Quien mire la foto de unos pocos dirigentes UPyD en la Puerta del Sol pidiendo la dimisión de Rajoy, y no sienta un poco de vergüenza ajena es que no tiene corazón. Yo sentí ese sentimiento, acompañado de un escalofrío raro por la espina dorsal, pero sobre todo recordé con todo mi afecto la figura de un hombre honrado. De alguien que dimitió de un cargo. De alguien que nos permite aún creer en el sueño democrático de una sociedad de individuos honestos. De alguien que nos permite apoyar las causas pérdidas. Las causas honestas. ¿Hablamos de honestidad? Sí, sí, de esa vieja dama llena de arrugas, que recibe otros nombres en la vida cotidiana, por ejemplo, honradez. Nadie se priva de apelar a ella, pero pocos se atreven a ponerle las prendas de moda. Menos todavía hallan ejemplos de honradez en nuestra vida pública. La honradez ya no es un hombre hosco y antipático que cumple justamente con su destino. La deriva de la honradez es implacable. Su falta es lo único que tenemos a la mano. Nadie ve por ninguna parte la honradez. Todos tocamos la inmundicia. Todos sospechamos de todos. Vivimos, en el ámbito de las costumbres y las creencias, de la decadencia del honrado. Peor aún, el honrado es más perseguido hoy que ayer. El honrado tiene un presente terrible. Su destino es la segregación de la anormalidad. Es un peregrino en su tierra.
La honradez, en nuestro tiempo, es antes un concepto que una tradición, una abstracción que una conducta ejemplar. He ahí una prueba del fracaso de la honradez: el concepto está por encima de su realidad. Pensamos lo que anhelamos como cantamos lo que perdemos. Nuestros coetáneos aplauden más a quienes los narcotizan con sonrisas y halagos lisonjeros, con viejos placebos y ridículos inventos, que a los hombres rigurosos que los salvan con gestos adustos. El honrado está borrado por el pillo del mapa de las buenas costumbres. Acaso por eso, por la desaparición de la escena pública del hombre honesto, la honradez es antes un discurso, una cháchara, que la precisa narración de una biografía. La honradez parece algo sin correspondencia inmediata con la realidad.
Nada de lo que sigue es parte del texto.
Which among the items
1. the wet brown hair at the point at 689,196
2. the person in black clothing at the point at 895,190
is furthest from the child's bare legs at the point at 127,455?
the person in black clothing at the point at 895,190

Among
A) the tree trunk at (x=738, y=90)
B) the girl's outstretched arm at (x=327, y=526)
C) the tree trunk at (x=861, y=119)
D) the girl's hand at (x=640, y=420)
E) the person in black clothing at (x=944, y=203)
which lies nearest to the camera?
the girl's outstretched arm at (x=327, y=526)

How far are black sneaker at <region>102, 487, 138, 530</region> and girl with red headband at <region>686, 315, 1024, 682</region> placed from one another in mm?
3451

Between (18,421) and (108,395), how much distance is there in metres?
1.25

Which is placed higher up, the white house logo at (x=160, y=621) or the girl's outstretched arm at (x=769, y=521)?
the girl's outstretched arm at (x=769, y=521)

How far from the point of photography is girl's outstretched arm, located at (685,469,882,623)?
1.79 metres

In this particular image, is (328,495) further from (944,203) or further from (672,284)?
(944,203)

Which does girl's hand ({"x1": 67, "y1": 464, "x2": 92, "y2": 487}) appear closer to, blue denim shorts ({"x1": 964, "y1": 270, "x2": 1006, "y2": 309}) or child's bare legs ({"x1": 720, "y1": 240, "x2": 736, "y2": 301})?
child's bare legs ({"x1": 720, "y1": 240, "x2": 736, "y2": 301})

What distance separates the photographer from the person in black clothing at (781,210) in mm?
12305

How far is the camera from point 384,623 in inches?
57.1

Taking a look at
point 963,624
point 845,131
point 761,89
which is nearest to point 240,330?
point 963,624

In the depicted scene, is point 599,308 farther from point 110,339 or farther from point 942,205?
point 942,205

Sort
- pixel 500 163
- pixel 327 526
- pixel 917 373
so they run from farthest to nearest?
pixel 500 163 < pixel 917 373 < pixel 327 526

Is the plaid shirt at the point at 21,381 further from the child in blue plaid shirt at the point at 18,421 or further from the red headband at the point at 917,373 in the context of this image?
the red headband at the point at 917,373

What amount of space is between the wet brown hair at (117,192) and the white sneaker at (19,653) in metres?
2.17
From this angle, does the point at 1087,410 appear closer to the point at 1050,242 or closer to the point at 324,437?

No vemos sin esfuerzo mental, sin complicados rodeos intelectuales, la tangible honradez del hombre de principios.
Es como si la honradez de nuestra época careciese del necesario correlato empírico, del material sensible al alcance de todos, que exigiera Kant para que un concepto no feneciera por su ceguera. Ese algo que nos hiciera ver la vida, el pulso y la sangre de la idea de honradez parece haberse esfumado en la época del cambalache… Y, sin embargo, el destino a veces nos juega una buena pasada y conseguimos personificar la honradez de frente. Eso es, exactamente, lo que yo vi, toqué y recordé al ver la foto de Rosa Díez y dos decenas de dirigentes de UPyD en la Puerta del Sol. Vi que habían fracasado, porque un hombre honrado los había puesto en su lugar. Gracias a la foto de Sol volví con mi corazón, o sea, recordé el ejemplar comportamiento, la honrada acción, del profesor Sosa Wagner dimitiendo de su cargo en el Parlamento Europeo y marchándose de un partido que, hoy por hoy, ya no aspira a ser cabeza de ratón ni cola de león. Es sólo impostura. Por una vez venció la honradez. Otra vez, como en los peores tiempos de nuestra historia, la honradez nos parece algo propio de locos. De Quijotes. De gentes como Sosa Wagner.